Effect of initiator [Bz 2 O 2 ]. Effect of initiator [Bz2O2] content on the (a) swelling profile and (b) release profile of the nanoparticles of definite composition, [HEMA] = 12.37 mM, [EGDMA] = 1.06 mM, % loading = 28%, pH = 7.4, temp. = 37°C.

Effect of pH on drug release

Since the pH change occurs at many specific or physiological sites in the body, it is one of the important parameters in the design of drug delivery systems. Several methods have been proposed for targeting the specific regions. Among these, utilization of pH changes within the GI tract and exploitation of bacterial enzymes localized within the colon are of especial interest for the controlled drug delivery [31]. Differences in pH in the target site may allow a specific drug to be delivered to that target site only. The underlying principle for targeted drug delivery is the pH controlled swelling of hydrogel which normally results from the change in relaxation rate of network chains with changing pH of the medium. The pH profile of normal tissue is different from that of pathological tissues such as cancerous and infected tissues. Amiji et al [32] reported that pH of normal tissue is higher than the pH of infected and tumourous tissues. The physical properties of stimuli-responsive carriers such as swelling/deswelling, particles disruption and aggregation vary according to changing environmental conditions. These change the nanocarriers-cells interactions, and therefore the release of the drug at tumour site may be achieved. Drug loaded nanoparticles undergo rapid dissolution and release the drug content in the acidic microenvironments of a tumour [33].
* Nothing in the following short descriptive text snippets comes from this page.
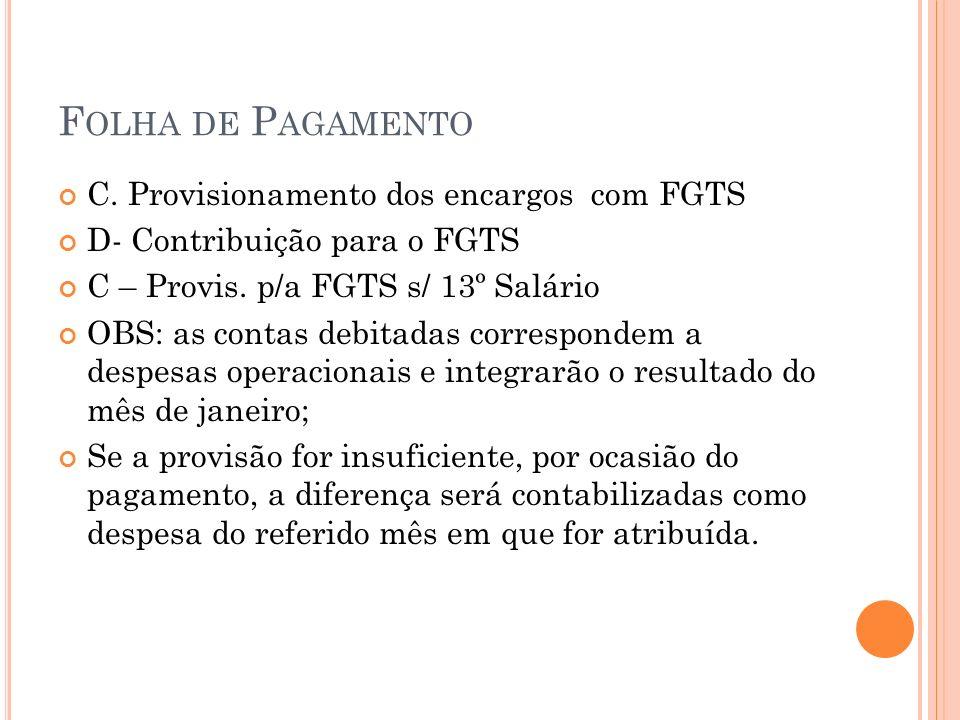 F OLHA DE P AGAMENTO C. Provisionamento dos encargos com FGTS D- Contribuição para o FGTS C – Provis. p/a FGTS s/ 13º Salário OBS: as contas debitadas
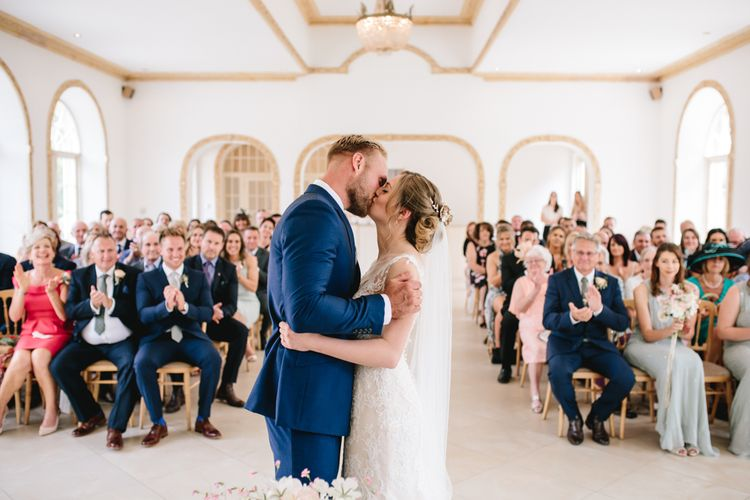 Elegant Pastel Wedding At Northbrook Park With Bride In Maggie Sottero With Rose Gold Lila Head Piece & Groom In Navy Suit By Reiss With Bridesmaids In ASOS And Images From Parkershots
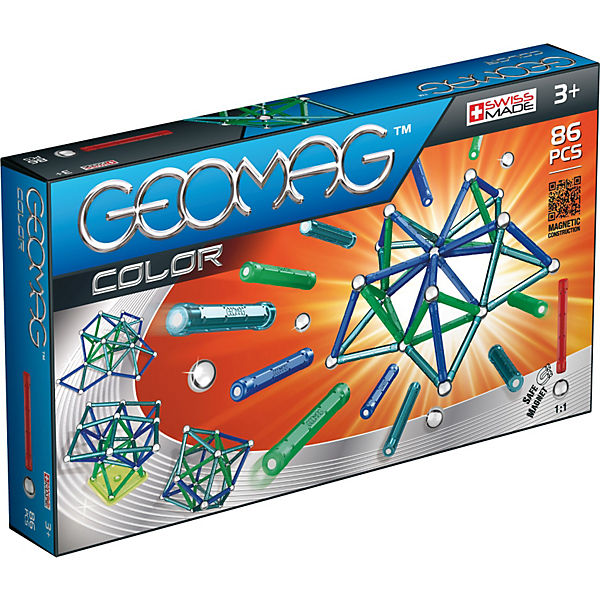 Geomag Color, 86-tlg.
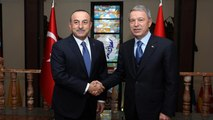 Σύσκεψη Τσαβούσγλου-Ακάρ μετά και τις δηλώσεις Μενέντεζ στο euronews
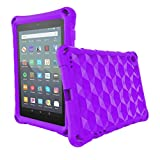 Fire 7 Tablet Case for kids, OQDDQO 2019 New Kindle Fire 7 Case, Extra Thick Protective layer Double-layer Shockproof in four Corners Compatible with 9/7/5th Generation 2019/2017/2015 Release (purple)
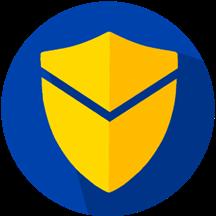 SendGuard for Outlook.png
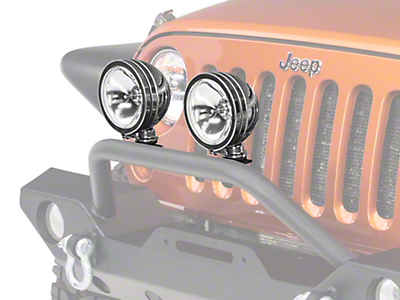 Rugged Ridge 6 in. Halogen Fog Lights - Stainless Steel - Pair (87-18 Wrangler YJ, TJ & JK)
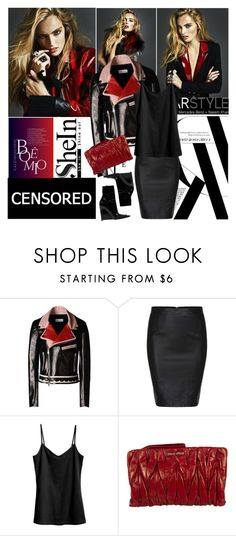 """Shein.com"" by polyandrea ❤ liked on Polyvore featuring RED Valentino, H&M and Miu Miu"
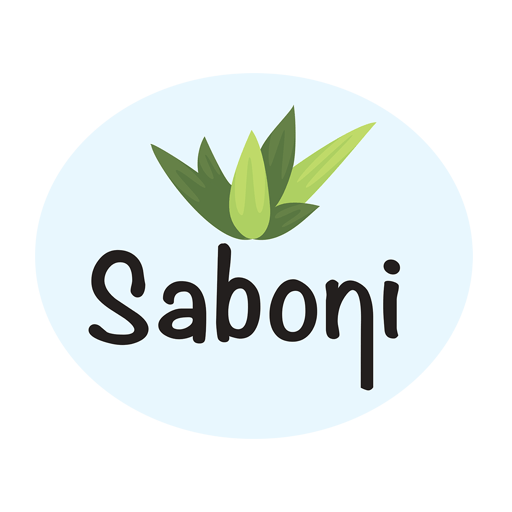 Saboni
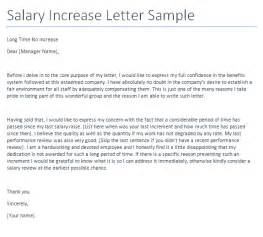 Request For Salary Increase Template by Sle Application Letter For Salary Increase Cover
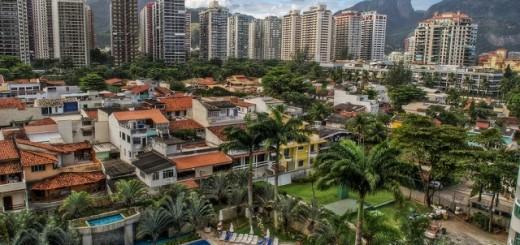 Cariocas estão mais atentos em relação ao pagamento de suas parcelas de aluguel   Via: Flickr.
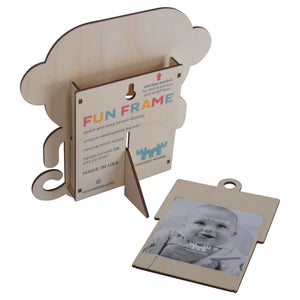 monkey fun frame - modern moose - fun frame - 2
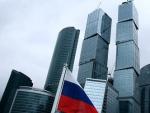 Московская башня попала в десятку лучших небоскребов мира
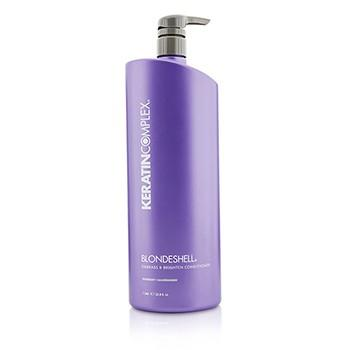 Keratin Complex Blondeshell Conditioner 1000ml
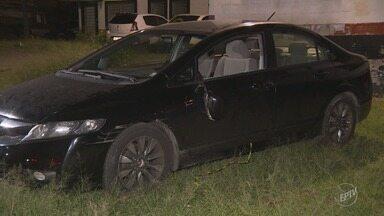 Dupla sequestra motorista para realizar saques em caixas eletrônicos de Hortolândia - Ação foi interrompida após testemunhas acionarem a polícia. Um homem acabou detido.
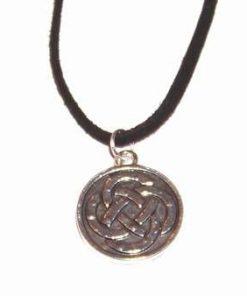 Talisman din metal nobil - Nodul Mistic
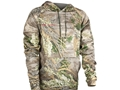 Core4Element Men's Mid Mountain Midweight Hoodie Polyester
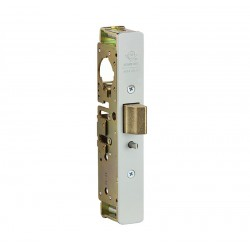 Adams Rite - 4900-36-201-313 - 4900-36-201-313 Adams Rite Mortise Lock
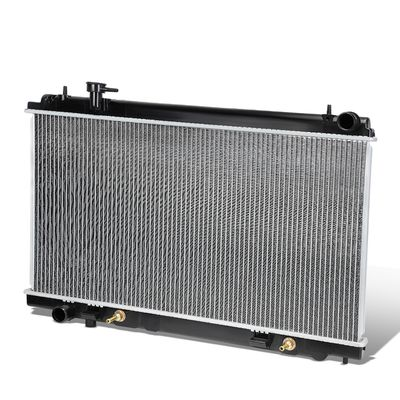 03-06 Nissan 350z AT/MT 2576 OE Style Aluminum Core Cooling Radiator Replacement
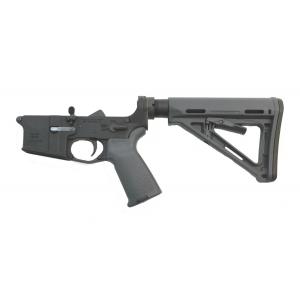 PSA AR-15 Complete MOE Lower, Gray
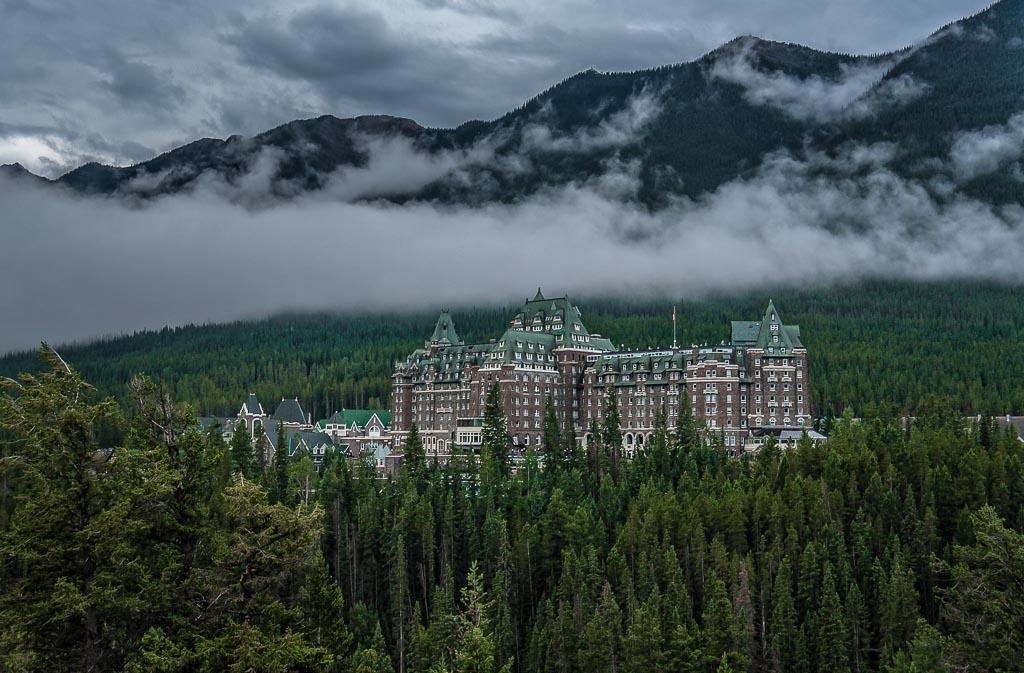 Banff Springs Hotel, Banff National Park, Alberta, Canada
In the present work, the release dynamics of the doxorubicin have been studied under varying pH conditions. The results are shown in Fig. 8(a) and 8(b). We found that less drug is released at physiological and alkaline pH, whilst the most efficient release is achieved at acidic (pH = 1.2) conditions. These results are not fully consistent with the swelling results. The unloaded PHEMA nanoparticles show maximum swelling at physiological pH solution, whilst loaded PHEMA nanoparticles show maximum release at acidic pH. The reason behind the lower swelling of unloaded nanoparticles in acidic and alkaline conditions is that the nanoparticles do not swell sufficiently in acidic and alkaline solutions. Drug loaded nanoparticles swell better in the acidic solution rather than at physiological pH or under alkaline conditions. Similar results have been reported recently for pH-sensitive liposomes [34]. These were stable at physiological pH of 7.4, but degraded to release active drug in target tissues in which the pH is less than physiologic values, such as in the acidic environment of tumour cells.
Figure 8

Effect of pH. Effect of pH on the (a) swelling profile and (b) release profile of the nanoparticles of definite composition [HEMA] = 12.37 mM, [EGDMA] = 1.06 mM, [Bz2O2] = 0.248 mM, % loading = 23%, temp. = 37°C.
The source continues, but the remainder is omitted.